-- START Given passage --

Income earned during FY 2025-26 is filed under Assessment Year 2026-27 using the Income Tax Act 1961, not the new Act. Even though filing occurs after April 1, 2026, the return relates to a tax year that began before that date. The new Act 2025 applies only to income earned from April 1, 2026 onwards. Taxpayers do not file two returns during the transition year. The filing framework remains identical to the old Act.

Choosing the Correct ITR Form

Seven ITR forms exist for AY 2026-27: ITR-1, ITR-2, ITR-3, ITR-4, ITR-5, ITR-6, and ITR-7. ITR-1 (Sahaj) is for resident individuals with income up to ₹50 lakh from salary, pension, or up to two house properties. ITR-1 now permits small long-term capital gains up to ₹1.25 lakh under Section 112A with no carry-forward losses. Filing the wrong form results in a defective return notice and delays refund processing. ITR forms will be available on the e-filing portal well before the due date.

-- END Given passage --
-- START Recorded data --

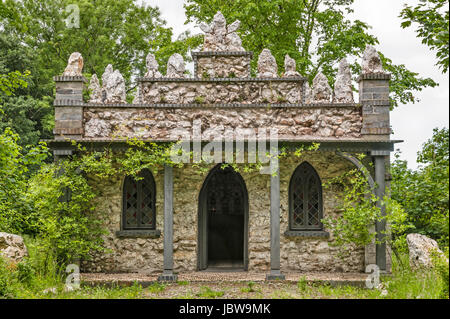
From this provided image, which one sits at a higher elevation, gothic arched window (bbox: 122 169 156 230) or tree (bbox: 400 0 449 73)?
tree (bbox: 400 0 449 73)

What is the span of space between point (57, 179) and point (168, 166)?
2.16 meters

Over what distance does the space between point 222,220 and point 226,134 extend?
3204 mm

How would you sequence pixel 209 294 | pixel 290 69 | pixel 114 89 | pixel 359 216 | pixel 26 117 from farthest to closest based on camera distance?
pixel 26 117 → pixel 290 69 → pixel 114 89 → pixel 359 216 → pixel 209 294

-- END Recorded data --
-- START Recorded data --

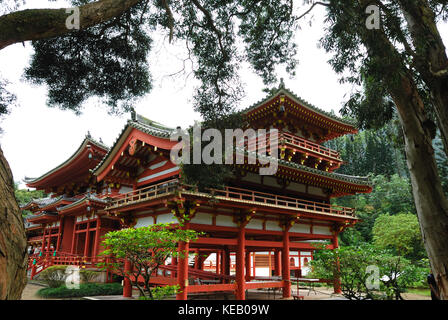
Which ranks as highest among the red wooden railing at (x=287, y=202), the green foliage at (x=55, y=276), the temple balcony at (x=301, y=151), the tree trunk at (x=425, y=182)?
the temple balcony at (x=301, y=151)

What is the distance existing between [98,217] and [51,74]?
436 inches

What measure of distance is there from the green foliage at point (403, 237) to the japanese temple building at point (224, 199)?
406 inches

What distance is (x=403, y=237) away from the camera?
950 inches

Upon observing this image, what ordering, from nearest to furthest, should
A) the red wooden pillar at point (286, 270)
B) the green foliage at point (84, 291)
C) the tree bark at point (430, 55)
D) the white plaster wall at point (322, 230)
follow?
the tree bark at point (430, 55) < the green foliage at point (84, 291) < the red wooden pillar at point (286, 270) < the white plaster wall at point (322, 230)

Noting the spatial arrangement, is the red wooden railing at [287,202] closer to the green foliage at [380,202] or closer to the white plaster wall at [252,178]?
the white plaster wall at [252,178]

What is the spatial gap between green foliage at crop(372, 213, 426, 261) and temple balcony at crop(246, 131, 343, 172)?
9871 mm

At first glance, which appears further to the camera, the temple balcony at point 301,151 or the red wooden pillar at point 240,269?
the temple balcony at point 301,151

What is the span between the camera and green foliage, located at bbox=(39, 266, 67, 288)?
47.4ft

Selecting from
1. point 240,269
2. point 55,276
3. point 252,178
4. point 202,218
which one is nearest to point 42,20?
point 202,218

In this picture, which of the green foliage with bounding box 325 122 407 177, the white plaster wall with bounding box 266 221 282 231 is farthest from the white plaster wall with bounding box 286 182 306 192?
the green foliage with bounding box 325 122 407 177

-- END Recorded data --

▶ **What you should do**:
Decide whether each statement below agrees with the passage on income tax filing, and answer yes or no, quoting the words of the passage that settle it.
1. Income earned during FY 2025-26 is filed under the new Act 2025.
2. Taxpayers do not have to file two returns during the transition year.
3. ITR-1 allows small long-term capital gains up to ₹1.25 lakh under Section 112A.

▶ **Exercise solution**:
1. No: "Income earned during FY 2025-26 is filed under Assessment Year 2026-27 using the Income Tax Act 1961, not the new Act."
2. Yes: "Taxpayers do not file two returns during the transition year."
3. Yes: "ITR-1 now permits small long-term capital gains up to ₹1.25 lakh under Section 112A with no carry-forward losses."